Your copy of the listing should be exact and should contain no pictures.
#### Available data ####
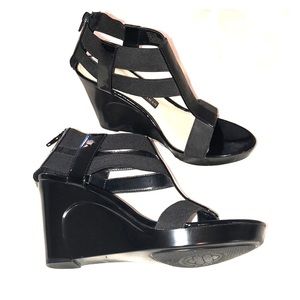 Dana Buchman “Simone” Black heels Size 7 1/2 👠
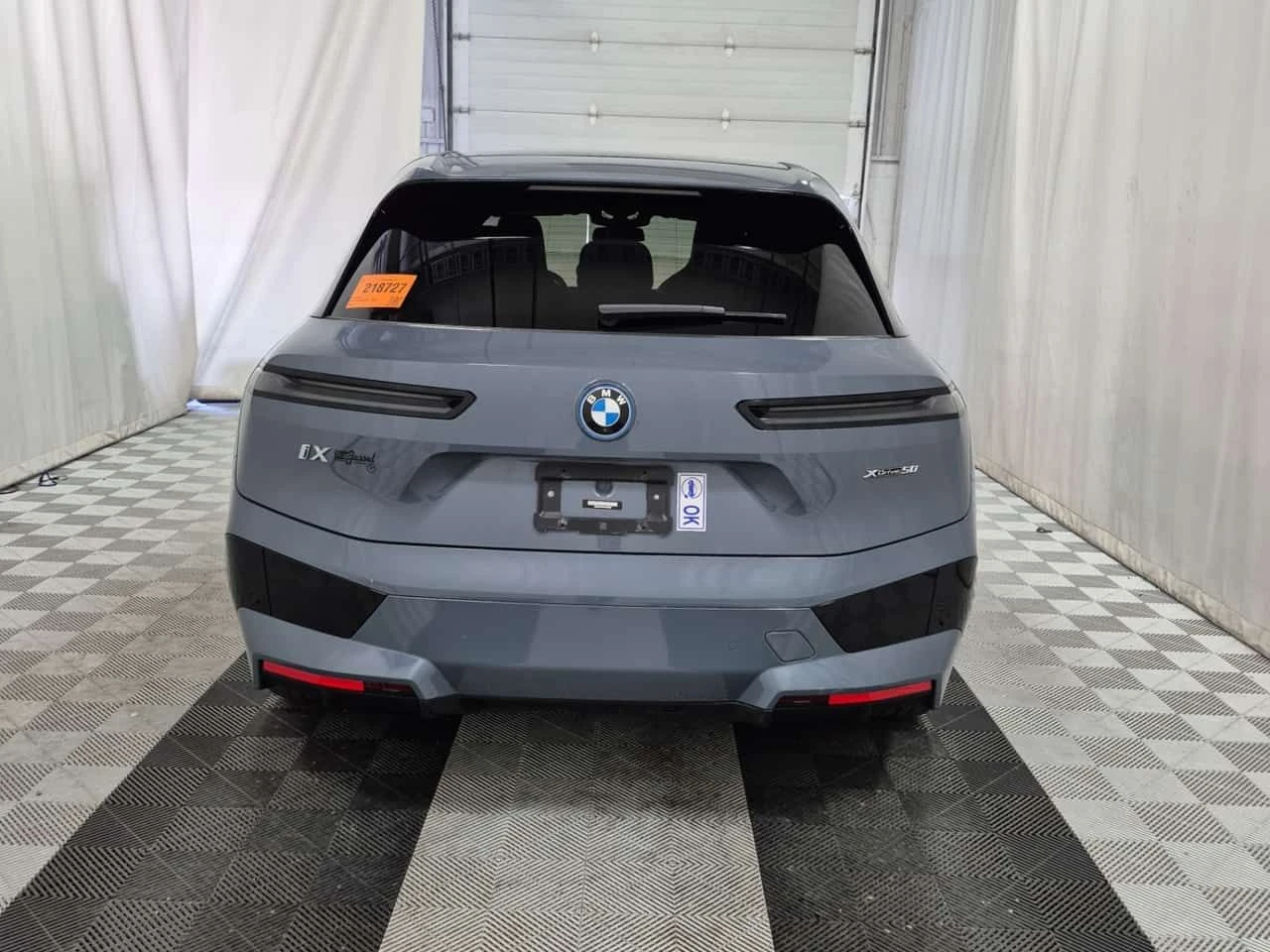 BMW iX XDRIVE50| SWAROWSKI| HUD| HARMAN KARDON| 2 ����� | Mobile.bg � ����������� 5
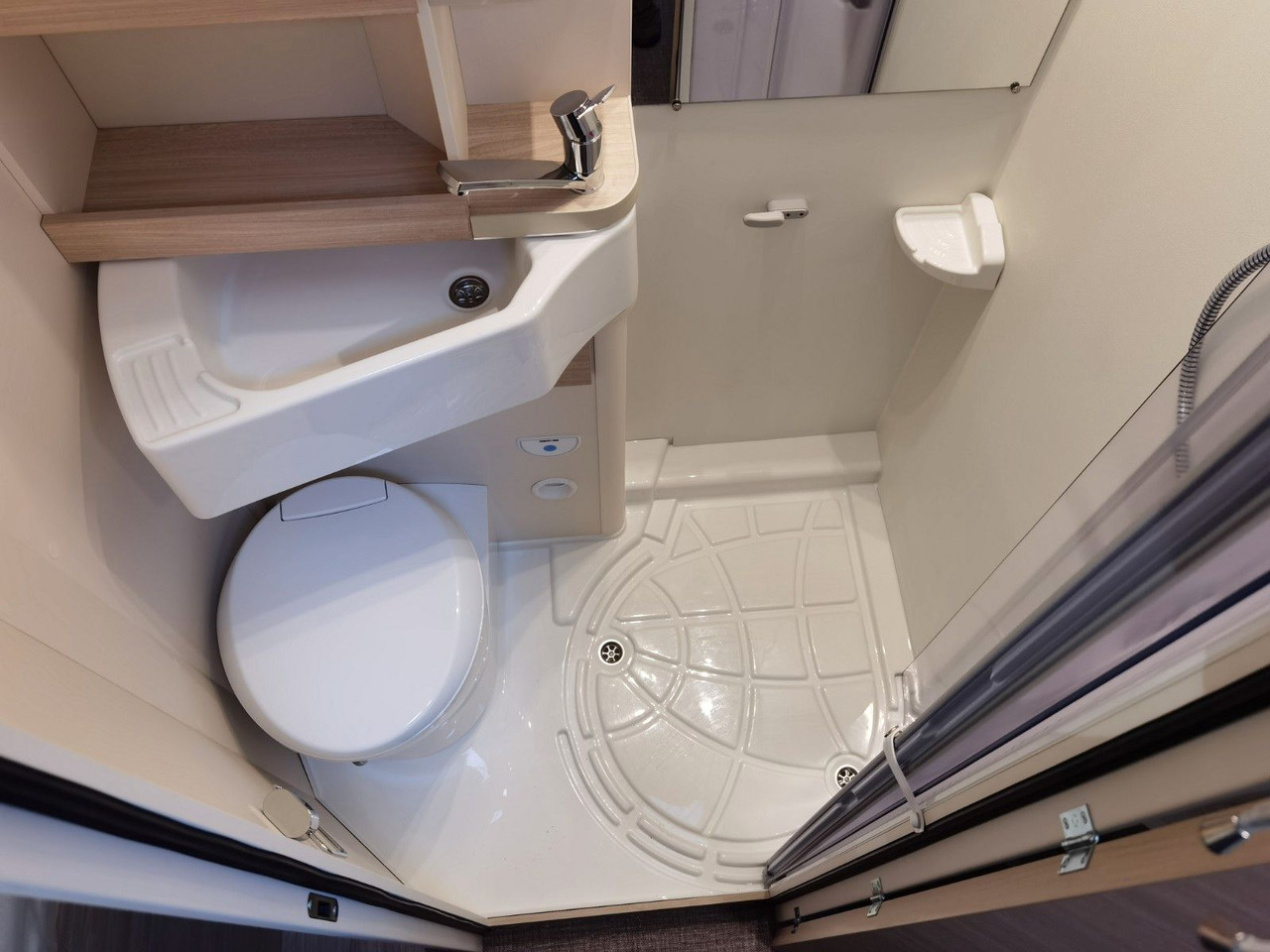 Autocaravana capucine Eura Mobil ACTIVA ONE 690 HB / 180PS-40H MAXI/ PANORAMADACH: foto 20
####
• [Solution to this task]
 Dana Buchman “Simone” Black heels Size 7 1/2 👠
 BMW iX XDRIVE50| SWAROWSKI| HUD| HARMAN KARDON| 2 ����� | Mobile.bg � ����������� 5
 Autocaravana capucine Eura Mobil ACTIVA ONE 690 HB / 180PS-40H MAXI/ PANORAMADACH: foto 20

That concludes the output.